Editorial - Did Twitch Grow Too Fast?

By David West on 29/04/2024 21:50 UTC

Oh Twitch, how you vex us so...

Ever since November, a number of users question what is really going on behind the scenes at Twitch.tv. Right now, from Riot Games streaming League of Legends, to other MLG-style games such as Starcraft 2, DOTA 2, and the sudden new 'social experiment' (or perhaps blatant money grab) the Pokemon chaos stream, Twitch is to streaming what World of Warcraft is to MMOs.

But, unlike World of Warcraft, which got most of its growing pains done early in release, Twitch seems to be having immense problems with scaling their operations to this new influx of people interested in watching video game streams. 
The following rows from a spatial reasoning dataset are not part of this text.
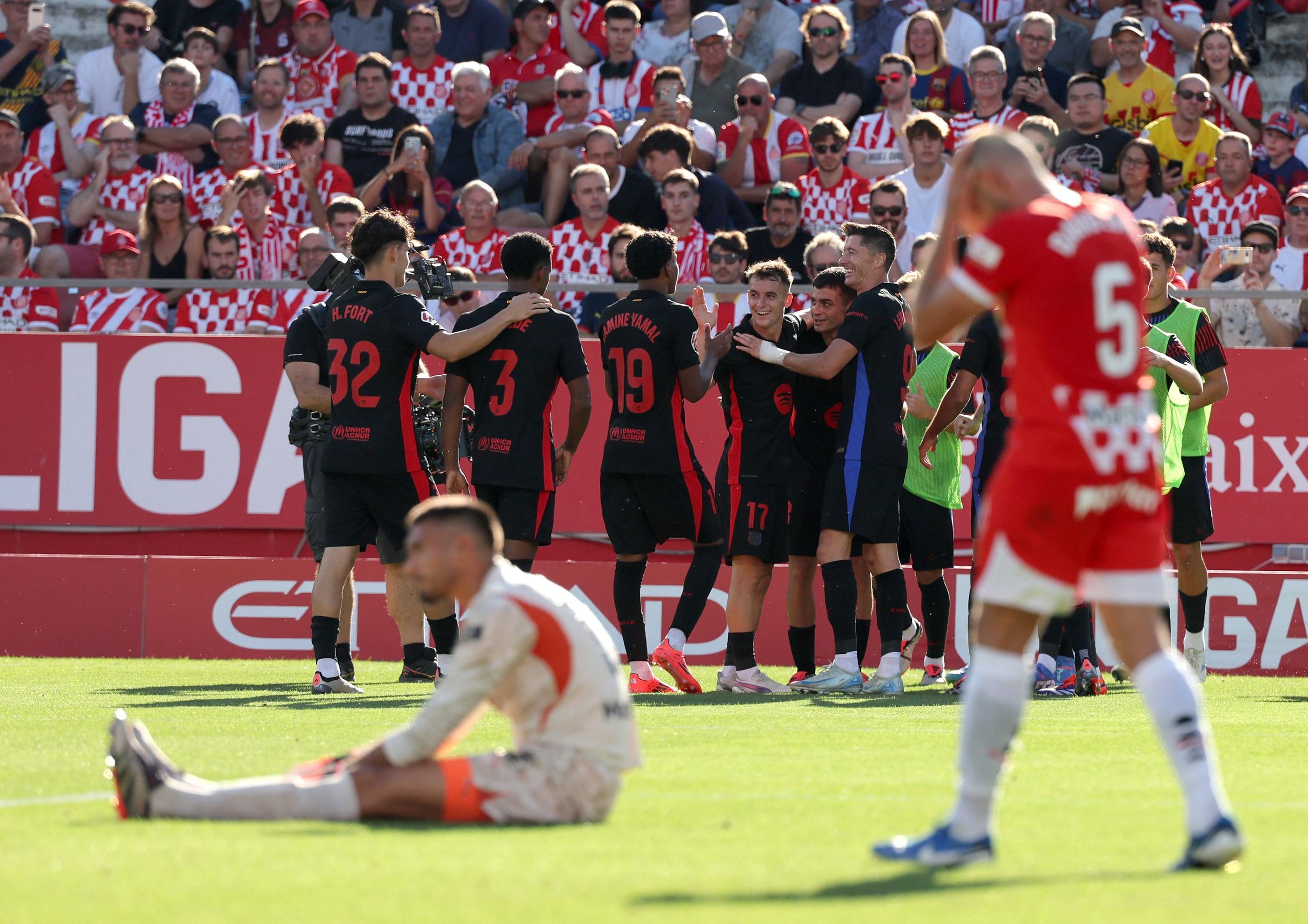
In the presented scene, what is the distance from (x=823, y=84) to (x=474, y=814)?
43.6 feet

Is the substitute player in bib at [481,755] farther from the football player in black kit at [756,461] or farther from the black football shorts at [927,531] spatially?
the black football shorts at [927,531]

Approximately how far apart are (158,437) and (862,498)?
664 cm

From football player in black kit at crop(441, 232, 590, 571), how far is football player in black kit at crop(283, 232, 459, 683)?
58cm

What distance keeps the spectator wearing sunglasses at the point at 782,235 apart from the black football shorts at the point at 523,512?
17.4ft

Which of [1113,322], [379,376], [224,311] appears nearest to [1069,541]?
[1113,322]

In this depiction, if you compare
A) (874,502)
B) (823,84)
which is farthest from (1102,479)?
(823,84)

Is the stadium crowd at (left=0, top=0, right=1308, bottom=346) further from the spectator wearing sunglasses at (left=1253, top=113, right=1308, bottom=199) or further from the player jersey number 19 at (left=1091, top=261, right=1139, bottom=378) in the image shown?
the player jersey number 19 at (left=1091, top=261, right=1139, bottom=378)

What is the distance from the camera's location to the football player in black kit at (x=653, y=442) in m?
10.2

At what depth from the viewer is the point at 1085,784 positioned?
6512 millimetres

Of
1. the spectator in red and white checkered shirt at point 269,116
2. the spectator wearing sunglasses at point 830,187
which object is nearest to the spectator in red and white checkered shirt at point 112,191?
the spectator in red and white checkered shirt at point 269,116

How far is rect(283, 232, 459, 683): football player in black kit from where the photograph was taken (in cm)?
1044

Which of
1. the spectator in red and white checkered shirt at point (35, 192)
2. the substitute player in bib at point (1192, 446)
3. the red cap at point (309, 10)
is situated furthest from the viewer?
the red cap at point (309, 10)

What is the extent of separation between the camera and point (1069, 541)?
185 inches

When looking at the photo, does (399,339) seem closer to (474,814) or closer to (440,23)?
(474,814)
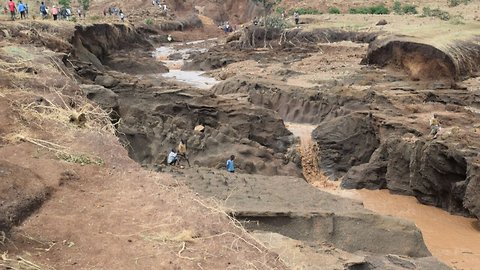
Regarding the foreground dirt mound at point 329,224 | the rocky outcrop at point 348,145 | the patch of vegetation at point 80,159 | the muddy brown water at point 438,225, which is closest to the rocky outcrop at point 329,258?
the foreground dirt mound at point 329,224

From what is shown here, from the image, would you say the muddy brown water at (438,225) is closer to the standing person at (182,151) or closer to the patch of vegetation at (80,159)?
the standing person at (182,151)

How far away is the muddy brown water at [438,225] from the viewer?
1250cm

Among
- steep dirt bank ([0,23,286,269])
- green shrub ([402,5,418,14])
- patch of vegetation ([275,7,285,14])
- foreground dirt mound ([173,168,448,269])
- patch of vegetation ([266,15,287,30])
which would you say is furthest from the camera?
patch of vegetation ([275,7,285,14])

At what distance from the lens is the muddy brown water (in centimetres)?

Take for instance, Twitch's chat system. It seems since before the beginning of the year, 'broke' is the only way to describe it. Missing messages, inaccurate follower counts, simple bots causing 8 hour chat bans, and a host of other issues plague the system. It has only gotten worse since the TwitchPlaysPokemon stream took over. The amount of input from just that channel seems to have bogged the system to a state of frozen for all the smaller streamers on Twitch. Being a system administrator, my speculation is the use of virtual servers through a non-VMware system. The signs on Twitch user channels other than the big couple of channels looks to be freezes due to contention - bigger channels eat up the resources, thus denying them to the smaller channels. This causes packet drops in the chat system, causing freezes and lost data.

Then, the added stream delay put in by Twitch to make things smoother on mobile devices has disrupted the natural flow of conversation between streamer and watchers. Thirty seconds or more delays are not uncommon. Smaller streamers, though they may not generate the traffic and revenue for Twitch, are the lifeblood of streaming. A smaller streamer can find a niche and become a large streamer overnight. But, it becomes nearly impossible for the smaller streamer to do so in such an environment unless it is done through another medium (ie, YouTube video highlights).

Alternatives in the past to Twitch have ended up failing, due to lack of funding or poor programming. It's a similar situation to World of Warcraft, how it buried a lot of smaller MMO attempts with sheer size.

But, like World of Warcraft, other streaming services are starting to catch hold. Vaughnsoft's Instagib.tv, Hitbox.tv, and others are starting to make headway and traction. This is especially true of the smaller streamers I mentioned above. For Twitch, this should be a concern as its base is eroded away due to all the problems. 

For a company making multimillion dollars a year at this stage, one wonders if Twitch is being managed like 38 Studios was in Rhode Island, with the executives taking huge salaries and bonuses and the company not expanding and using its resources to keep up with demand. I hope this is not the case, but the lack of progress fixing chat and the delays and buffering of the smaller streams continuing to not be resolved makes one wonder.

It all ends up questioning if Twitch.tv grew up too fast.